Digital services Tax
The UK government is taking a unilateral stand in relation to digital service providers by introducing a new 2% digital services tax that will apply from April 2020. This measure is being introduced in advance of an international solution.
The government recognises that some search engines, social media platforms and online marketplaces derive substantial revenues from activities (e.g. advertising) that are linked to the participation of UK users. In an effort to ensure that this new tax catches the tech giants but doesn’t impact the tech start-ups, it is intended that the new tax will only apply to groups that generate global revenues from in-scope business activities in excess of £500m per annum. The first £25m of UK revenues will be exempt from the 2% tax.
It is intended that there will be a safe harbour provision that will operate to provide an exemption or relief for loss-making companies and those businesses with very low profit margins.
The government intend to legislate in Finance Bill 2019-20 following a consultation on the detailed design of the tax.
Changes to intangible fixed assets regime
As part of its plans to reform the corporate intangibles regime, the government has announced that it will partially re-instate relief for acquired goodwill in the acquisition of businesses with eligible intellectual property. It is proposed that this measure will take effect from April 2019.
The government has also announced changes to the de-grouping charge rules in respect of intangible fixed assets created or acquired on or after 1 April 2002. The intention is to align the de-grouping rules for intangibles with the equivalent rules for chargeable gains to ensure that a charge will not arise where a share disposal that qualifies for the substantial shareholding exemption triggers a de-grouping event.
The changes to the de-grouping rules will have effect in relation to de-groupings occurring on or after 7 November 2018.
Corporate capital loss restriction
Currently, companies can use their carried forward capital losses to offset 100% of a chargeable gain. From 1 April 2020, the use of carried-forward capital losses will be restricted to 50% of chargeable gains in excess of £5 million. This measure is subject to an anti-forestalling rule.
A consultation paper has been published and draft legislation will be published in summer 2019.
Entrepreneurs’ relief has been restricted to ensure that it is only available for “genuine entrepreneurs” that have a material economic interest in the business.

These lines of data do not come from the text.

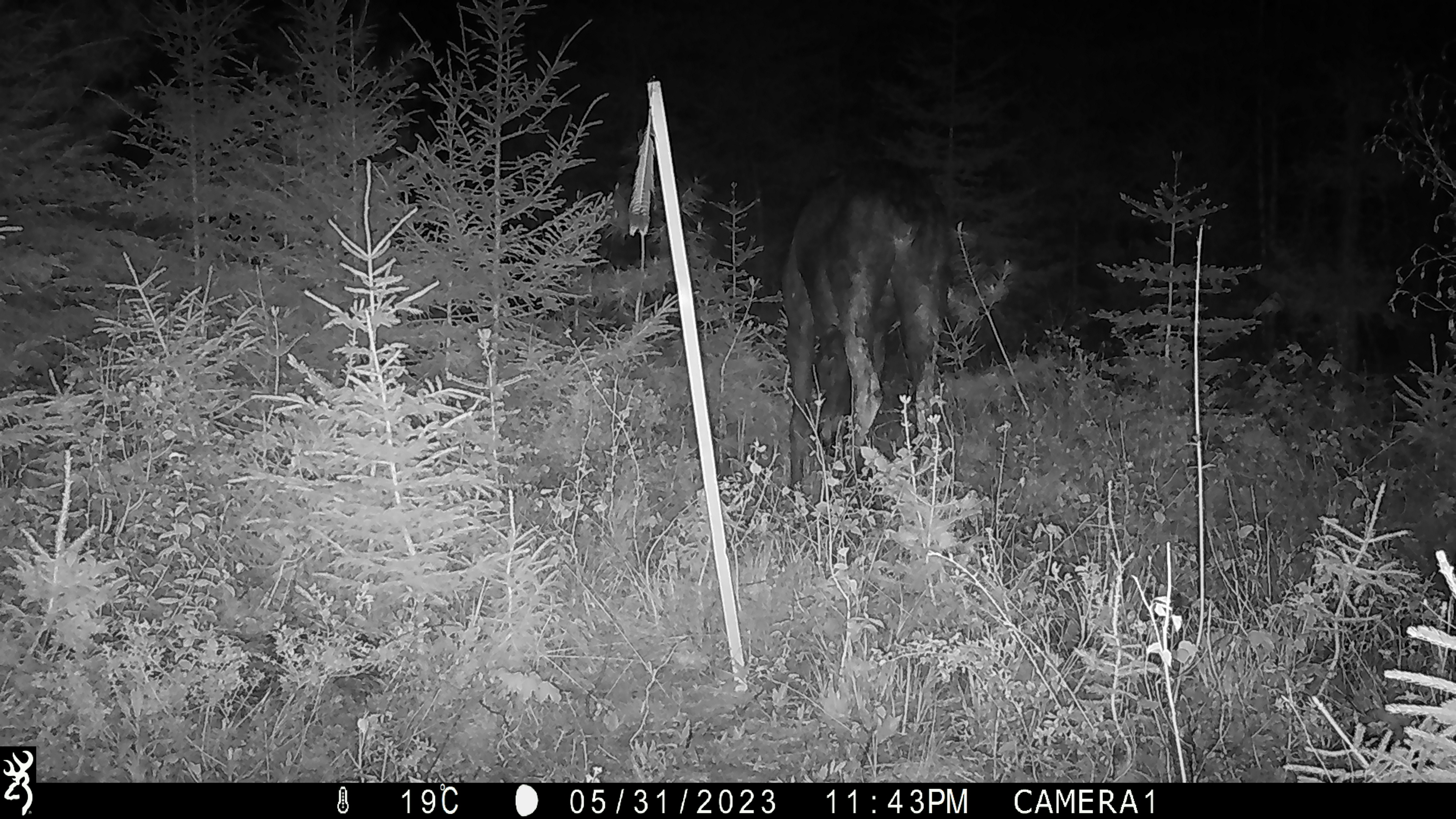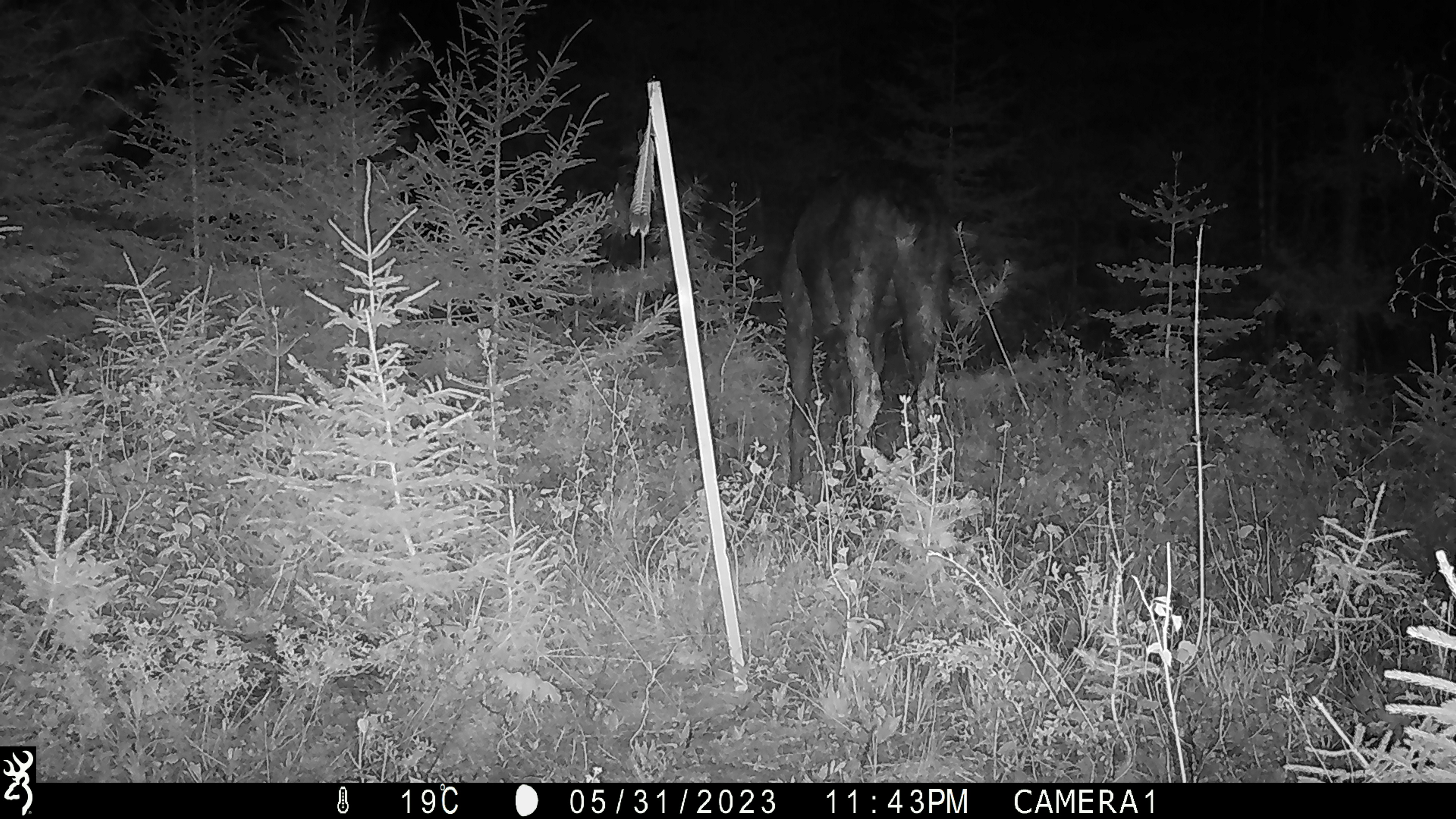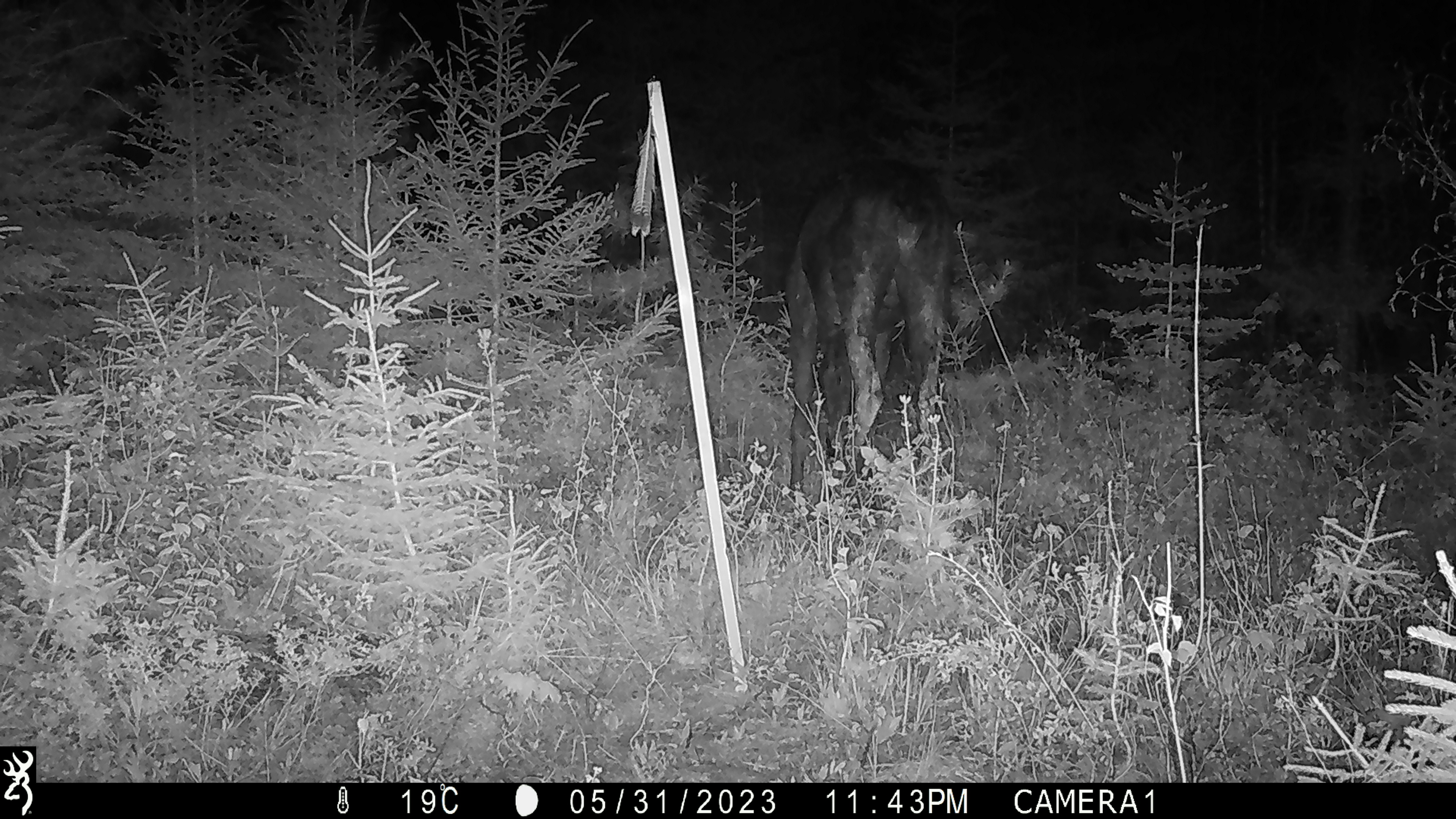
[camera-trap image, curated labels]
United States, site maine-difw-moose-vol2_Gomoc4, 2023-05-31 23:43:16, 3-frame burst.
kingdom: Animalia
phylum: Chordata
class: Mammalia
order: Artiodactyla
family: Cervidae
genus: Alces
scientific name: Alces alces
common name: moose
Moose (Alces alces).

Assuming that all conditions for the relief are satisfied, entrepreneurs’ relief operates to apply a 10% capital gains tax rate when an individual makes a qualifying business disposal, namely where an individual disposes of their business or of shares in their “personal company”. In order to be a “personal company” an individual must own 5% of the shares in the company and be entitled to 5% of the voting rights. The individual must also be an employee or director of the company.
For disposals on or after 29 October 2018, the individual will only qualify for entrepreneurs’ relief if they are beneficially entitled to 5% of the distributable profits and 5% of the company's assets available for distribution to equity holders on a winding-up.
Prior to 29 October 2018, in order to benefit from entrepreneurs’ relief, the individual must have held 5% of the ordinary share capital (by reference to the nominal value) and 5% of the voting rights for at least one year up to the date of the disposal. For disposals on or after 6 April 2019 the individual must have satisfied these conditions for at least two years.
These changes won’t affect individuals who have acquired their shares under an EMI scheme.
Off payroll working in the private sector
New private sector off-payroll rules will be introduced from 6 April 2020 to ensure that these align with the public sector rules. The responsibility for deciding whether IR35 applies, and deducting any tax and NICs due, will fall upon the organisation, agency or other third party paying an individual’s personal service company and will no longer fall upon the individual. The changes will only apply to medium and large sized businesses. The change will come into effect from 6 April 2020.
Offshore receipts in respect of intangible property
This was initially proposed as an extension to the royalties withholding tax to payments to low (or no) tax jurisdictions by non-UK residents who make sales in the UK without a permanent establishment. However, following concerns raised during the consultation process, it is now proposed that a 20% income tax charge will be directly imposed upon certain non-UK residents on income from intangible property that is referable to the sale of goods or services in the UK, regardless of whether there is a UK taxable presence.
It will apply to payments to entities in a low (or no) tax jurisdiction with whom the UK does not have a double tax treaty that includes a non-discrimination article. The measure will capture income from both related and unrelated parties.
It will not apply to businesses with UK sales below £10 million, or to income that is taxed at appropriate levels (i.e. at least 50% of the UK income tax charge that would otherwise arise under these new rules) in the foreign jurisdiction. In addition, it will not apply to income relating to intangible property where there is sufficient local substance.
The measure will take effect from 6 April 2019, with an anti-avoidance rule that applies from 29 October 2018.